因为这些<br>都没有关闭对应物,所以Beautiful Soup会自动添加它们,从而生成以下HTML:

In [23]: soup = BeautifulSoup(html)

In [24]: soup.br
Out[24]: 
<br>
Master of Science (Computer Science), Government College University Lahore
<br>
Master of Science ( Computer Science ), University of Agriculture Faisalabad
<br>
Bachelor of Science (Hons) ( Agriculture ),University of Agriculture Faisalabad
<br/></br></br></br>

当您在第一个Tag.extract标记上调用<br>时,会删除其所有后代和字符串,其后代包含:

In [27]: soup
Out[27]: 
<span class="qualification" style="font-size:14px; font-family: Helvetica, sans-serif;">
Doctor of Philosophy ( Software Engineering ), Universiti Teknologi Petronas
</span>

您似乎只需要从span元素中提取所有文本。

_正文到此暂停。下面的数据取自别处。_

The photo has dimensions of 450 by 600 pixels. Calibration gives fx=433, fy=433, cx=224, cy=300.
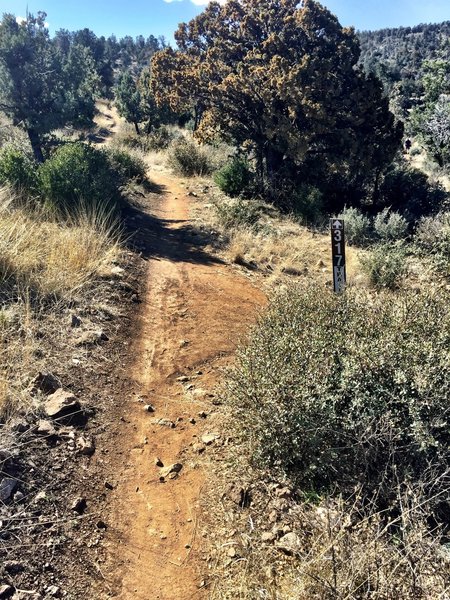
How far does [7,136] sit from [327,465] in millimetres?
17327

如果是这种情况,请不要去除任何东西:

In [28]: soup.span.text
Out[28]: '\nDoctor of Philosophy ( Software Engineering ), Universiti Teknologi Petronas\n\nMaster of Science (Computer Science), Government College University Lahore\n\nMaster of Science ( Computer Science ), University of Agriculture Faisalabad\n\nBachelor of Science (Hons) ( Agriculture ),University of Agriculture Faisalabad\n'

Tag.text属性从给定标记中提取所有字符串。

答案 1 :(得分:0)

使用unwrap应该可以工作

soup = BeautifulSoup(html)
for match in soup.findAll('br'):
    match.unwrap()

答案 2 :(得分:0)

这是一种方法:

for link2 in soup.findAll('span',{'class':'qualification'}):
    for s in link2.stripped_strings:
        print(s)

除非您要求将其删除以供日后处理,否则无需删除<br>标记。这里link2.stripped_strings是一个生成器,它生成标记中的每个字符串,去掉前导和尾随空格。打印循环可以更简洁地写成:

for link2 in soup.findAll('span',{'class':'qualification'}):
    print(*link2.stripped_strings, sep='\n')